(Collection entries)
++++++++++++++++++++
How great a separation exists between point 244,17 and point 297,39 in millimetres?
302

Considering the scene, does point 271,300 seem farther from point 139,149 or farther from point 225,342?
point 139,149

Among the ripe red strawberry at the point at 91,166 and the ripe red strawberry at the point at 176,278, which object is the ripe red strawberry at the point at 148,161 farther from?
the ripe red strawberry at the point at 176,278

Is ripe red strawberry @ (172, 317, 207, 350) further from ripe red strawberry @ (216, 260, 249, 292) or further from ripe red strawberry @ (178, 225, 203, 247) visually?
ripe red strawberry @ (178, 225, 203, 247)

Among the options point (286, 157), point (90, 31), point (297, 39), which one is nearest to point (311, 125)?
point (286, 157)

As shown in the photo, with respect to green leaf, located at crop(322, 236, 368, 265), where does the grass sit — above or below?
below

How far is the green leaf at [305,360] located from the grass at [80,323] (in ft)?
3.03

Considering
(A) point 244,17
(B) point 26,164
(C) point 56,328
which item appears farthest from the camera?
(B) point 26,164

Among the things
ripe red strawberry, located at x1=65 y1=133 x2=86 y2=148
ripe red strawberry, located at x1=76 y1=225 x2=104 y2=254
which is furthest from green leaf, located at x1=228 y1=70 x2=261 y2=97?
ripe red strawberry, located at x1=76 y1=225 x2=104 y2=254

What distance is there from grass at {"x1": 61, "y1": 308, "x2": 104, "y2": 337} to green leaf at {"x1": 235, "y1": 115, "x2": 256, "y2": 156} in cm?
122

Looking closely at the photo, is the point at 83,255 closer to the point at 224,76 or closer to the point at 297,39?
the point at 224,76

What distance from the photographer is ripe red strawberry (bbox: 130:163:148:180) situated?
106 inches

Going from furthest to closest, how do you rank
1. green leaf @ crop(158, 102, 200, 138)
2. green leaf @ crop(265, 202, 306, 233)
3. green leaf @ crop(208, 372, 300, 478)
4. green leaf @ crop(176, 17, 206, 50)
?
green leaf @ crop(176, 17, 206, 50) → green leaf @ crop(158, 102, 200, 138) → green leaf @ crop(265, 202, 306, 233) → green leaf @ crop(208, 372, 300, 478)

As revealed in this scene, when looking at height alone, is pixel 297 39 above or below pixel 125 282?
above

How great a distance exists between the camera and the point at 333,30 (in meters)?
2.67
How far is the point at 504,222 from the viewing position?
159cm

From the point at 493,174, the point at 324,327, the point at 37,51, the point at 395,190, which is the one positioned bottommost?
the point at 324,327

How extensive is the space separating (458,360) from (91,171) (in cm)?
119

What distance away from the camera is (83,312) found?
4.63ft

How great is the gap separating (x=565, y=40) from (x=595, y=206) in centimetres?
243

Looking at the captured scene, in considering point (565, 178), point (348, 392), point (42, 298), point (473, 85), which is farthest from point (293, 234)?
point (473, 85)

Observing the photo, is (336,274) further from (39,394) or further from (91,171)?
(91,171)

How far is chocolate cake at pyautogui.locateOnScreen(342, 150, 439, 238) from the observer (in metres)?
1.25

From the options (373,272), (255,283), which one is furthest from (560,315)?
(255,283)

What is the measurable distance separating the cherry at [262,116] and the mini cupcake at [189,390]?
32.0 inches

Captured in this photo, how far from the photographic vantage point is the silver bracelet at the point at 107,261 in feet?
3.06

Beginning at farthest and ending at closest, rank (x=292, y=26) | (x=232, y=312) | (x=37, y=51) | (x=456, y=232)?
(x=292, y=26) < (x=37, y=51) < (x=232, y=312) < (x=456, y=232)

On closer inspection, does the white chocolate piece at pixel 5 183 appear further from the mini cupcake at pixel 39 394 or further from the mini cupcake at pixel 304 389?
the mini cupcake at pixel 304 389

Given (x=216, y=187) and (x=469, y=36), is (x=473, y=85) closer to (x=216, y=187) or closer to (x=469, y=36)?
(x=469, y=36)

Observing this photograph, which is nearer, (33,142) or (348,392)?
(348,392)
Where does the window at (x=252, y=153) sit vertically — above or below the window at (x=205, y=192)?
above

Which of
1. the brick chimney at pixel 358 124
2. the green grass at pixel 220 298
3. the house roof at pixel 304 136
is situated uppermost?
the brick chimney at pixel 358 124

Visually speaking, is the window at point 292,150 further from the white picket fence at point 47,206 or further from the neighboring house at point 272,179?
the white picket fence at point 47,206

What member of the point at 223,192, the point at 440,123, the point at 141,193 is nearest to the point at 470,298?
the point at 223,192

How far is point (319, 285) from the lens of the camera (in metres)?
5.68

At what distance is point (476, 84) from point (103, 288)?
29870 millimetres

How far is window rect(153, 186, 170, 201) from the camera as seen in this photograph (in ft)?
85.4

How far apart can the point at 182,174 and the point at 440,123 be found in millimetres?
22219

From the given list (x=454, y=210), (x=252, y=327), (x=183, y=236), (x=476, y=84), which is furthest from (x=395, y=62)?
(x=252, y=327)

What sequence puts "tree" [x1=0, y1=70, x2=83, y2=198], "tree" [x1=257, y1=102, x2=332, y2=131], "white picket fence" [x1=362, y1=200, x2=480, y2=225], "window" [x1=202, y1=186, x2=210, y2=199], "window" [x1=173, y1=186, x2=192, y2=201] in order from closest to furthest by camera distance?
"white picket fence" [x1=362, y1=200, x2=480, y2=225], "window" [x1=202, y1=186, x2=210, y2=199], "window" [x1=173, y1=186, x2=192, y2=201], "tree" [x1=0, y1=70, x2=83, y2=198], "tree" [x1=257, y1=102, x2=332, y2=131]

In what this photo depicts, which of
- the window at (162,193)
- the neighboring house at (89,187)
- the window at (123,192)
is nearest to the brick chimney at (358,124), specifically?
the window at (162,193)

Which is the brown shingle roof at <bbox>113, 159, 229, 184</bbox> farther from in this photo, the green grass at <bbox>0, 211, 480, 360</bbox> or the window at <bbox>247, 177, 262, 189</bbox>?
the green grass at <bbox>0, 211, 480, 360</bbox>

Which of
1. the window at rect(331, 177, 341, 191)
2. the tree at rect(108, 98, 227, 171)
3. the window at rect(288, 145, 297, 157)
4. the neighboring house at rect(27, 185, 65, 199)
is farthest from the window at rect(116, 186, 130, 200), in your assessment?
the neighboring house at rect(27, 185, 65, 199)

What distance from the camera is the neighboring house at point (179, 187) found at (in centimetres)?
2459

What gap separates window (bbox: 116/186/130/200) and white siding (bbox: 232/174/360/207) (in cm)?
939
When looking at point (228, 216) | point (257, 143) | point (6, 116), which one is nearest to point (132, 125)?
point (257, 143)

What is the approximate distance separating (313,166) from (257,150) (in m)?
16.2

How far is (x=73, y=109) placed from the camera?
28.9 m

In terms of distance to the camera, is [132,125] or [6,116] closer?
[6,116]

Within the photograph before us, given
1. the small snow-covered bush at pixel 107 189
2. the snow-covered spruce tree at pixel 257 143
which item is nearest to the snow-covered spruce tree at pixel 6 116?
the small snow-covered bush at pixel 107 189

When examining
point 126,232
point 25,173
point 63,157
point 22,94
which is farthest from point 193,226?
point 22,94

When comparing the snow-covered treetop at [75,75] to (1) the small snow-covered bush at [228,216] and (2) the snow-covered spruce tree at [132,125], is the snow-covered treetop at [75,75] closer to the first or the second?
++++++++++++++++++++
§ Task prompt
Type the whole listing again, unaltered.

§ Result of the task
How great a separation exists between point 244,17 and point 297,39 in millimetres?
302

Considering the scene, does point 271,300 seem farther from point 139,149 or farther from point 225,342?
point 139,149

Among the ripe red strawberry at the point at 91,166 and the ripe red strawberry at the point at 176,278, which object is the ripe red strawberry at the point at 148,161 farther from?
the ripe red strawberry at the point at 176,278

Is ripe red strawberry @ (172, 317, 207, 350) further from ripe red strawberry @ (216, 260, 249, 292) or further from ripe red strawberry @ (178, 225, 203, 247) visually?
ripe red strawberry @ (178, 225, 203, 247)

Among the options point (286, 157), point (90, 31), point (297, 39), which one is nearest to point (311, 125)?
point (286, 157)

As shown in the photo, with respect to green leaf, located at crop(322, 236, 368, 265), where does the grass sit — above or below?
below

How far is the green leaf at [305,360] located from the grass at [80,323] (in ft)?
3.03

Considering
(A) point 244,17
(B) point 26,164
(C) point 56,328
which item appears farthest from the camera?
(B) point 26,164

Among the things
ripe red strawberry, located at x1=65 y1=133 x2=86 y2=148
ripe red strawberry, located at x1=76 y1=225 x2=104 y2=254
which is furthest from green leaf, located at x1=228 y1=70 x2=261 y2=97?
ripe red strawberry, located at x1=76 y1=225 x2=104 y2=254

What distance is there from grass at {"x1": 61, "y1": 308, "x2": 104, "y2": 337} to green leaf at {"x1": 235, "y1": 115, "x2": 256, "y2": 156} in cm?
122

Looking closely at the photo, is the point at 83,255 closer to the point at 224,76 or closer to the point at 297,39?
the point at 224,76

What distance from the photographer is ripe red strawberry (bbox: 130:163:148:180) situated?
106 inches

Going from furthest to closest, how do you rank
1. green leaf @ crop(158, 102, 200, 138)
2. green leaf @ crop(265, 202, 306, 233)
3. green leaf @ crop(208, 372, 300, 478)
4. green leaf @ crop(176, 17, 206, 50)
?
green leaf @ crop(176, 17, 206, 50) → green leaf @ crop(158, 102, 200, 138) → green leaf @ crop(265, 202, 306, 233) → green leaf @ crop(208, 372, 300, 478)

As revealed in this scene, when looking at height alone, is pixel 297 39 above or below pixel 125 282?
above

How great a distance exists between the camera and the point at 333,30 (in meters)?
2.67
How far is the point at 504,222 from the viewing position?
159cm

From the point at 493,174, the point at 324,327, the point at 37,51, the point at 395,190, which is the one positioned bottommost?
the point at 324,327

How extensive is the space separating (458,360) from (91,171) (in cm)?
119

What distance away from the camera is (83,312) found?
4.63ft

How great is the gap separating (x=565, y=40) from (x=595, y=206) in centimetres?
243

Looking at the captured scene, in considering point (565, 178), point (348, 392), point (42, 298), point (473, 85), which is farthest from point (293, 234)?
point (473, 85)

Observing the photo, is (336,274) further from (39,394) or further from (91,171)?
(91,171)

How far is chocolate cake at pyautogui.locateOnScreen(342, 150, 439, 238) from the observer (in metres)?
1.25

From the options (373,272), (255,283), which one is furthest from (560,315)?
(255,283)

What is the measurable distance separating the cherry at [262,116] and the mini cupcake at [189,390]?
32.0 inches

Captured in this photo, how far from the photographic vantage point is the silver bracelet at the point at 107,261 in feet?
3.06

Beginning at farthest and ending at closest, rank (x=292, y=26) | (x=232, y=312) | (x=37, y=51) | (x=456, y=232)?
(x=292, y=26) < (x=37, y=51) < (x=232, y=312) < (x=456, y=232)

On closer inspection, does the white chocolate piece at pixel 5 183 appear further from the mini cupcake at pixel 39 394 or further from the mini cupcake at pixel 304 389?
the mini cupcake at pixel 304 389

Given (x=216, y=187) and (x=469, y=36), is (x=473, y=85) closer to (x=216, y=187) or closer to (x=469, y=36)?
(x=469, y=36)

Observing this photograph, which is nearer, (33,142) or (348,392)?
(348,392)
Where does the window at (x=252, y=153) sit vertically — above or below the window at (x=205, y=192)?
above

Which of
1. the brick chimney at pixel 358 124
2. the green grass at pixel 220 298
3. the house roof at pixel 304 136
is situated uppermost?
the brick chimney at pixel 358 124

Visually speaking, is the window at point 292,150 further from the white picket fence at point 47,206 or further from the neighboring house at point 272,179?
the white picket fence at point 47,206

What member of the point at 223,192, the point at 440,123, the point at 141,193 is nearest to the point at 470,298?
the point at 223,192

How far is point (319, 285) from the lens of the camera (in metres)?
5.68

At what distance is point (476, 84) from point (103, 288)?
29870 millimetres

How far is window rect(153, 186, 170, 201) from the camera as seen in this photograph (in ft)?
85.4

How far apart can the point at 182,174 and the point at 440,123 be found in millimetres?
22219

From the given list (x=454, y=210), (x=252, y=327), (x=183, y=236), (x=476, y=84), which is furthest from (x=395, y=62)?
(x=252, y=327)

What sequence puts "tree" [x1=0, y1=70, x2=83, y2=198], "tree" [x1=257, y1=102, x2=332, y2=131], "white picket fence" [x1=362, y1=200, x2=480, y2=225], "window" [x1=202, y1=186, x2=210, y2=199], "window" [x1=173, y1=186, x2=192, y2=201] in order from closest to furthest by camera distance?
"white picket fence" [x1=362, y1=200, x2=480, y2=225], "window" [x1=202, y1=186, x2=210, y2=199], "window" [x1=173, y1=186, x2=192, y2=201], "tree" [x1=0, y1=70, x2=83, y2=198], "tree" [x1=257, y1=102, x2=332, y2=131]

In what this photo depicts, which of
- the window at (162,193)
- the neighboring house at (89,187)
- the window at (123,192)
is nearest to the brick chimney at (358,124), specifically?
the window at (162,193)

Which is the brown shingle roof at <bbox>113, 159, 229, 184</bbox> farther from in this photo, the green grass at <bbox>0, 211, 480, 360</bbox> or the window at <bbox>247, 177, 262, 189</bbox>?
the green grass at <bbox>0, 211, 480, 360</bbox>

Which of
1. the window at rect(331, 177, 341, 191)
2. the tree at rect(108, 98, 227, 171)
3. the window at rect(288, 145, 297, 157)
4. the neighboring house at rect(27, 185, 65, 199)
is farthest from the window at rect(116, 186, 130, 200), in your assessment?
the neighboring house at rect(27, 185, 65, 199)

What distance from the camera is the neighboring house at point (179, 187) found at (in centimetres)?
2459

What gap separates window (bbox: 116/186/130/200) and white siding (bbox: 232/174/360/207) (in cm)?
939
When looking at point (228, 216) | point (257, 143) | point (6, 116), which one is nearest to point (132, 125)?
point (257, 143)

What is the approximate distance separating (313,166) from (257,150) (in m)?
16.2

How far is (x=73, y=109) placed from the camera?
28.9 m

In terms of distance to the camera, is [132,125] or [6,116] closer?
[6,116]

Within the photograph before us, given
1. the small snow-covered bush at pixel 107 189
2. the snow-covered spruce tree at pixel 257 143
which item is nearest to the snow-covered spruce tree at pixel 6 116?
the small snow-covered bush at pixel 107 189

When examining
point 126,232
point 25,173
point 63,157
point 22,94
which is farthest from point 193,226?
point 22,94

When comparing the snow-covered treetop at [75,75] to (1) the small snow-covered bush at [228,216] and (2) the snow-covered spruce tree at [132,125], is the snow-covered treetop at [75,75] closer to the first or the second?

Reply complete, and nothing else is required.